For normally distributed data, means ± SD were calculated, and comparisons were made between two groups using Student's t-test or across multiple measurements between two groups using two-way ANOVA followed by a Bonferroni post hoc test (*). For non-normally distributed data, medians ± interquartile ranges were calculated, and comparisons were made between two groups using a Wilcoxon rank-sum test, whereas comparisons between greater than or equal to three groups were made using a Kruskal-Wallace test followed by a post hoc Dunn's multiple-comparison test among selected groups (†). Analyses between two proportions were made using a Fisher's exact test, and between greater than or equal to three proportions were made using a χ2-test followed by the standardized residual method to compare the contributions of individual proportions (‡). Comparisons between sample locations were made using a Mantel-Haenszel test of homogeneity (§).
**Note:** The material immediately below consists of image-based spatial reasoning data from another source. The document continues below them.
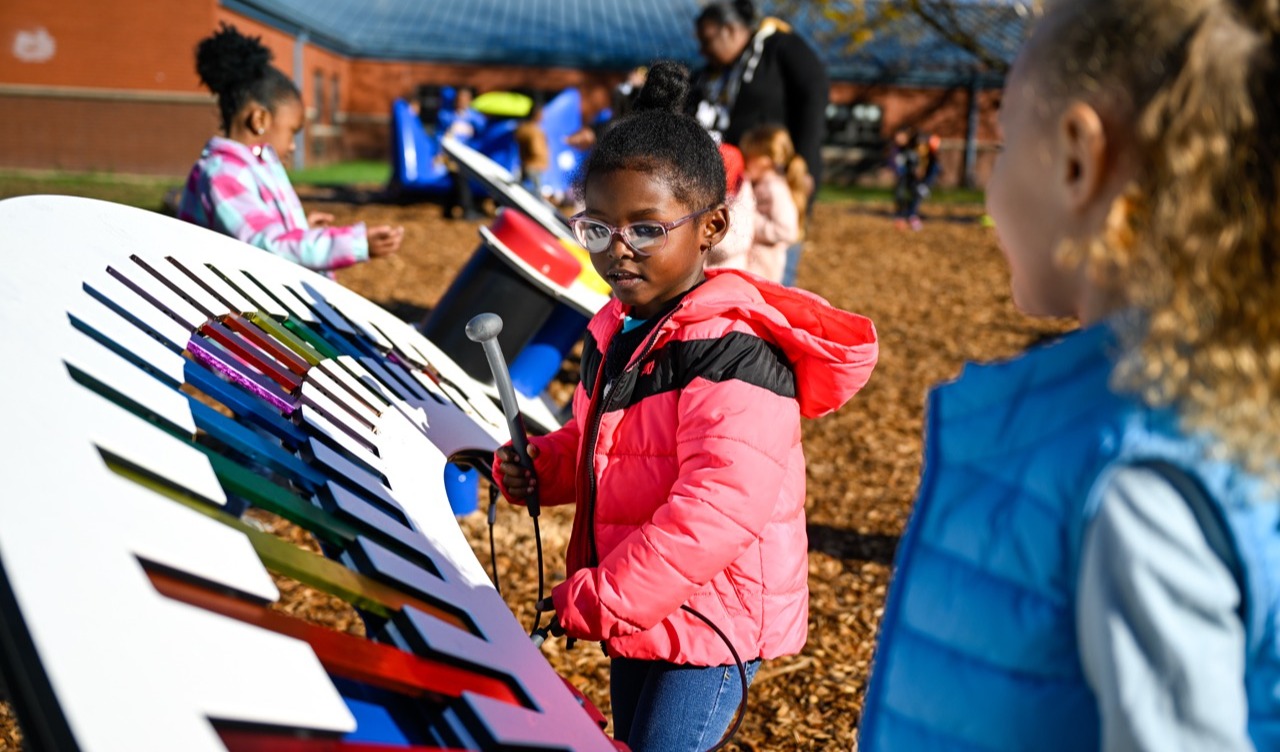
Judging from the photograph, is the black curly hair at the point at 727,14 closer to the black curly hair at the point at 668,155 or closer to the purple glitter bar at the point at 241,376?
the black curly hair at the point at 668,155

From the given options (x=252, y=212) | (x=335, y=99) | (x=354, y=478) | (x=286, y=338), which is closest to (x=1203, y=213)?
(x=354, y=478)

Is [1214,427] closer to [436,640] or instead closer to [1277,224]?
[1277,224]

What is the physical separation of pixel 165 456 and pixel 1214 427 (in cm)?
96

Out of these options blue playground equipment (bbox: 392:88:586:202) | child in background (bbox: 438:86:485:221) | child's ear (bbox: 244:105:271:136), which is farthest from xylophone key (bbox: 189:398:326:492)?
blue playground equipment (bbox: 392:88:586:202)

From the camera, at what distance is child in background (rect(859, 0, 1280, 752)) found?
2.96 feet

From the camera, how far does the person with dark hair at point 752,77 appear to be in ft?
18.0

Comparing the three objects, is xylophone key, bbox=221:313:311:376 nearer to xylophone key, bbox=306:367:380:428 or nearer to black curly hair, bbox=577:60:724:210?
xylophone key, bbox=306:367:380:428

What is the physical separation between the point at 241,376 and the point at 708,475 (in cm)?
76

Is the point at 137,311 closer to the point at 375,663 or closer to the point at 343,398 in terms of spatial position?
the point at 343,398

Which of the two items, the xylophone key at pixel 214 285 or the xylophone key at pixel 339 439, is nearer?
the xylophone key at pixel 339 439

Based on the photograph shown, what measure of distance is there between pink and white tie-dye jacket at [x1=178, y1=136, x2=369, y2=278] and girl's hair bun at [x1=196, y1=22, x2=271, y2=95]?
31cm

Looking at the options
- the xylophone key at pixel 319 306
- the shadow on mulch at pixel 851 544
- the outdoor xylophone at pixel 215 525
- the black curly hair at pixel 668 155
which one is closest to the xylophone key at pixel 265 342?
the outdoor xylophone at pixel 215 525

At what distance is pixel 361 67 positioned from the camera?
3081 centimetres

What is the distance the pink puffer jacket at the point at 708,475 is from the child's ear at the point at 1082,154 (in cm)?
81
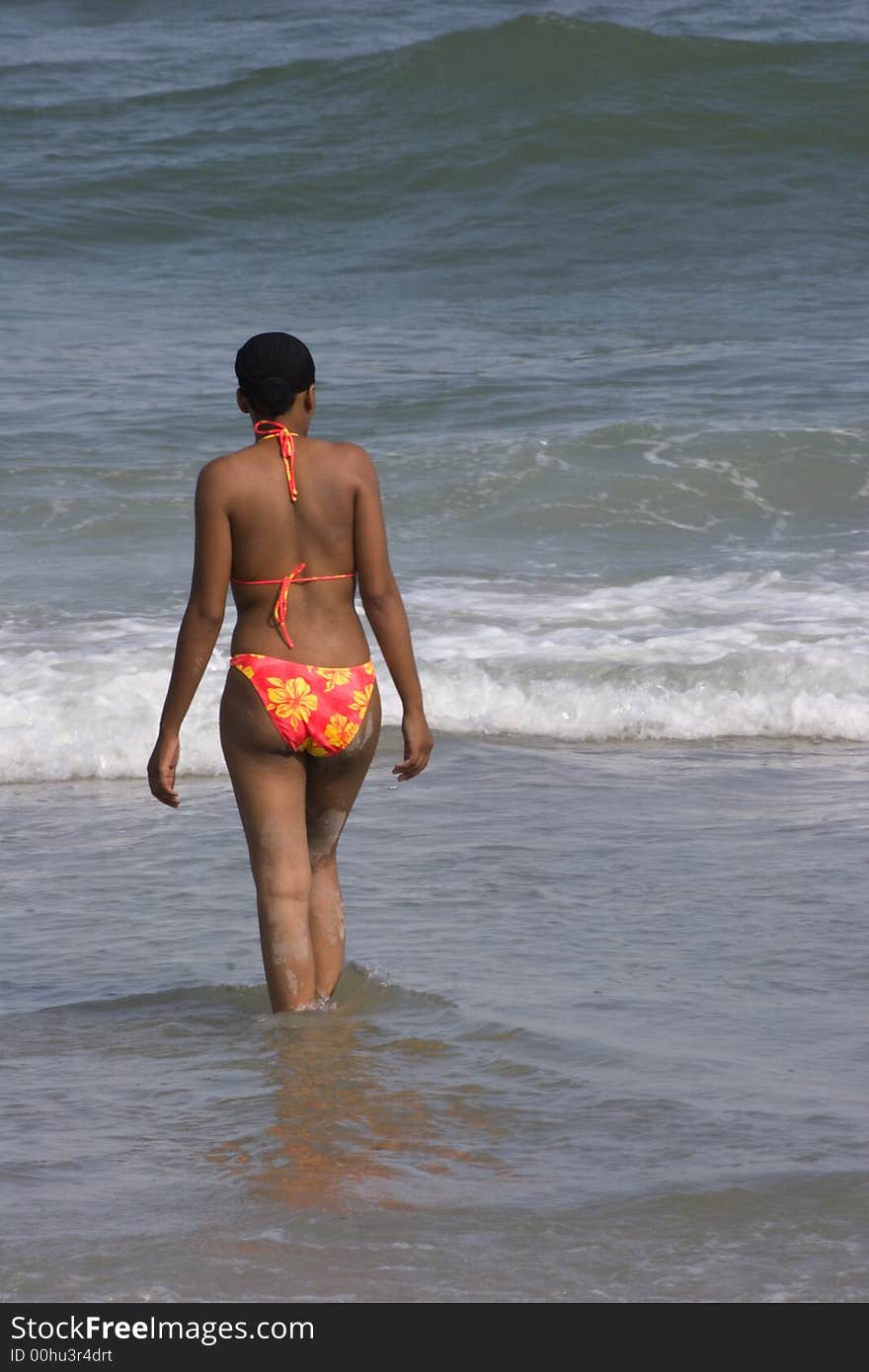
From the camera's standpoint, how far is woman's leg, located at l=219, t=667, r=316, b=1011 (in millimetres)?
4035

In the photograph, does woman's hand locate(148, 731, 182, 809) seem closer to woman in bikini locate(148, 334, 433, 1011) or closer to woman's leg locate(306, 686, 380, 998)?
woman in bikini locate(148, 334, 433, 1011)

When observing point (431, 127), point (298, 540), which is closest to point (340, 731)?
point (298, 540)

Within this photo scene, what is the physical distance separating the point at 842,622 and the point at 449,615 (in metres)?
1.89

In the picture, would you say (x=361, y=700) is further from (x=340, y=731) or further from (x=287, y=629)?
(x=287, y=629)

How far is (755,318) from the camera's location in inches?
590

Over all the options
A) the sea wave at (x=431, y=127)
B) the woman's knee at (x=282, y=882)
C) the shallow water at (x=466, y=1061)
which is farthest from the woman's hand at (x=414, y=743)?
the sea wave at (x=431, y=127)

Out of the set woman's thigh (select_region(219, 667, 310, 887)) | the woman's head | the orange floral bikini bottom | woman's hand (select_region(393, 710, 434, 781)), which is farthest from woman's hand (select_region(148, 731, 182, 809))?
the woman's head

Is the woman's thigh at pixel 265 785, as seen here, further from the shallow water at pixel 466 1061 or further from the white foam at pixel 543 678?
the white foam at pixel 543 678

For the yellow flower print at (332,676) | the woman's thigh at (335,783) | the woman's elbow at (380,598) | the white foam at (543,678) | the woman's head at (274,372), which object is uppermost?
the woman's head at (274,372)

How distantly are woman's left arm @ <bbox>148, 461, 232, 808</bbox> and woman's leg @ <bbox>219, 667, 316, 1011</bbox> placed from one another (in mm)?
112

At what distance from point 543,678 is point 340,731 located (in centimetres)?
381

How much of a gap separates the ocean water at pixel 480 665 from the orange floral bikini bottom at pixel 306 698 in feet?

Diabetic C57Bl/6 mice develop mechanical and thermal hypoalgesia.
Eight weeks after STZ injection, the serum glucose of diabetic mice was elevated from 151 ± 7 mg/dl in control mice to an average of 521 ± 16 mg/dl (P < .01; Fig. 1A). Whereas nondiabetic control mice weighed an average of 28 ± 1 g, diabetic mice weighed only 17 ± 1 g on average (P < .01; Fig. 1B). Behavioral mechanical threshold and thermal response latency were also measured at this time. Diabetic mice displayed markedly increased mechanical thresholds compared with nondiabetic mice (median of 20 vs. 6.8 mN, respectively, P < .01; Fig. 1C). Diabetic mice also displayed significantly longer withdraw latencies to a noxious heat stimulus compared with nondiabetic animals (17 ± 1 vs. 9 ± 1 s, respectively, P < .01; Fig. 1D). Thus, C57Bl/6 diabetic mice exhibit hypoalgesia to both mechanical and heat stimuli.
Nerves from diabetic mice have nearly normal morphology in semithin sections.
Next, we determined whether diabetes induces nerve fiber loss, demyelination, or changes in axon morphology using light microscopy. Samples were taken from the saphenous nerve trunk above the knee joint (proximal nerve) and at the level of the hindpaw from small fascicles coursing beneath the dermis in the hindpaw (distal nerve). Proximal nerve semithin sections from nondiabetic mice displayed normal morphology. Myelinated nerve fibers appeared mostly round and without pronounced compression, as can be caused by the hypertonic fixative solutions used to fix peripheral nerves (Fig. 2A, top left). Excluding fibers near an internode that naturally appeared crenellated, myelinated nerve fibers appeared slightly less round in proximal nerve semithin sections from diabetic mice. While this appearance could have been caused by high blood glucose levels in diabetic mice, we cannot rule out the possibility that diabetic tissue responded differently than nondiabetic tissue to our fixative solution. Otherwise, proximal nerve segments from diabetic mice exhibited normal myelination and morphology (Fig. 2A, top right). Furthermore, counts of myelinated axons in the proximal nerve trunk did not reveal any nerve fiber loss from diabetic saphenous nerves (Fig. 2B).
Similarly, distal nerve semithin sections from both nondiabetic and diabetic mice exhibited mostly normal structure (Fig. 2A, bottom left and bottom right). In particular, distal nerve sections from diabetic animals did not exhibit demyelination, axonal degeneration, or atrophy. Counts of myelinated axons did not reveal a loss of nerve fibers from distal nerve fascicles in diabetic mice (Fig. 2C). However, unmyelinated axons from diabetic mice consistently appeared more intensely stained by toludine blue. Also, separations between the axon and myelin sheath were noticeable in many myelinated nerve fibers in diabetic nerve fascicles (Fig. 2A, bottom right, highlighted by arrows).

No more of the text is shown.